I was scared of reading Stephanie Schmitt-Grohe and Martin Uribe's paper (pdf). All I knew was that it was a technically demanding paper, and that it had the "Neo-Fisherite" result -- if the central bank increased the rate of interest, inflation would rise.
I have now read it. Sort of. I think I now understand the gist of what is going on in their model. But I do not understand all the math. It's an orthodox New Keynesian model, except for the Phillips curve. The Phillips Curve is rigged.
There exists a level of full-employment (potential) output Y*. There exists a natural rate of interest, call it n, that is compatible with output growing at the growth rate of Y*. The central bank sets a nominal interest rate i. There is a ZLB, so i cannot be negative. (There is a Taylor Rule in the model, but I will ignore that, because it doesn't matter.) There is no investment or government expenditure, so output and consumption are the same thing. There is a consumption-Euler equation IS curve in which the planned growth rate of consumption is a positive function of the actual real rate of interest r. (Yes, I do mean "positive", and Old Keynesians will find the sign surprising, but that's another story.)

### DATA SHOWN
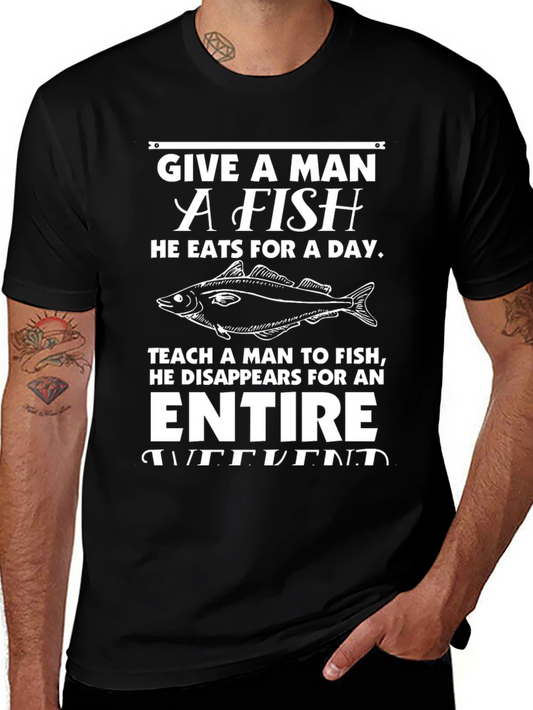 Funny Fishing T-Shirt - Give a Man a Fish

### EXERCISE DETAILS
Repeat the passage about the Neo-Fisherite paper from "I was scared" up to and including "Curve is rigged.", changing "paper" to "article". The lines have no connection to the passage about the Neo-Fisherite paper.

### ANSWER SECTION
I was scared of reading Stephanie Schmitt-Grohe and Martin Uribe's article (pdf). All I knew was that it was a technically demanding article, and that it had the "Neo-Fisherite" result -- if the central bank increased the rate of interest, inflation would rise.
I have now read it. Sort of. I think I now understand the gist of what is going on in their model. But I do not understand all the math. It's an orthodox New Keynesian model, except for the Phillips curve. The Phillips Curve is rigged.